Per i medici è fondamentale guadagnare tempo, dare tempo alla ricerca di andare avanti e al personale degli ospedali di attrezzarsi e difendersi. Di Faktor Zeit ha sempre parlato anche Angela Merkel. La Cancelliera di ghiaccio, dopo una partenza irritante l’11 marzo in cui in una conferenza stampa del governo aveva detto che “il virus infetterà il 60-70% della popolazione tedesca”, ha poi fatto per la prima volta da quando è cancelliere (ossia dal 2005) un discorso in Tv alla nazione in cui è apparsa di nuovo Mutti Merkel, Mamma Merkel, serena, calma, rassicurante (Emotional, empathisch und mit großer Kraft, ZEIT ONLINE, 19 marzo 2020).
Fra i motivi che contribuiscono a tenere basso il tasso di mortalità fra i tedeschi il New York Times individua anche quello del ritrovato consenso della popolazione verso il proprio governo e quindi verso la Cancelliera. Da quello che scrive il settimanale Der Spiegel nel suo ultimo numero (Das Comeback von Angela Merkel in der Coronakrise, Der Spiegel Nr. 17/18 aprile 2020), i tedeschi sono tornati ad apprezzare Angela Merkel, dopo la spaccatura da lei creata non solo all’interno del suo partito, la CDU, ma anche nel Paese in seguito alla crisi dei rifugiati dell’estate 2015.

◆ Dati forniti ◆
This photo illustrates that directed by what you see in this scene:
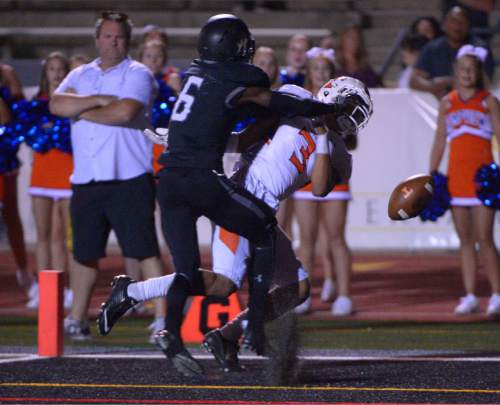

◆ Da fare ◆
[1] Nel testo su Angela Merkel e il coronavirus, riscrivi in forma più breve il paragrafo che comincia con «Fra i motivi che contribuiscono», mantenendone i fatti principali.
[2] Prosegui il testo su Angela Merkel e il coronavirus dopo la sua ultima frase.

◆ Soluzioni delle attività ◆
[1] Per il New York Times, una delle ragioni della bassa mortalità in Germania è il rinnovato consenso dei cittadini verso il governo e la Cancelliera. Secondo l'ultimo numero di Der Spiegel, i tedeschi hanno ripreso ad apprezzare Angela Merkel. In precedenza lei aveva diviso la CDU e il Paese con la crisi dei rifugiati dell'estate 2015.

[2]
La più strenua paladina della Soziale Marktwirtschaft – come lei e i suoi ministri, non ultimo quello dell’economia Peter Altmaier all’Handelsblatt il 24 marzo, dichiarano continuamente -, i cui principi teorici derivano dal pensiero ordoliberale tedesco e sono incardinati nel “Contratto di Stato sull’unione sociale, economica e monetaria” (Staatsvertrag über die Währungs-, Wirtschafts- und Sozialunion) del 18 maggio 1990, ed entrato in vigore il 1 luglio, che ha sancito la riunificazione delle due Germanie – quindi un’unione prima monetaria e poi politica. Il “Contratto di Stato” prevede che la Soziale Marktwirtschaft, l’economia sociale di mercato, sia adottata formalmente dalle due Germanie come modello economico-politico comune (Art. 1, commi 3 e 4 dello Staatsvertrag). Poi, l’economia sociale di mercato, anche se l’espressione non compare esplicitamente nel Trattato di Maastricht, è diventata il sistema economico dell’Unione europea previsto dal Trattato di Lisbona del 2007.
Fra i vari assunti, quasi dogmatici, del pensiero ordoliberale ce n’è uno che Angela Merkel sembra impersonare particolarmente bene ed è il fondamentale “principio di responsabilità”, secondo il quale, con le parole di Walter Eucken, uno dei padri del liberalismo tedesco, “chi ha dei profitti, ha il dovere di garantire anche le perdite” (Wer den Nutzen hat, muss auch den Schaden tragen).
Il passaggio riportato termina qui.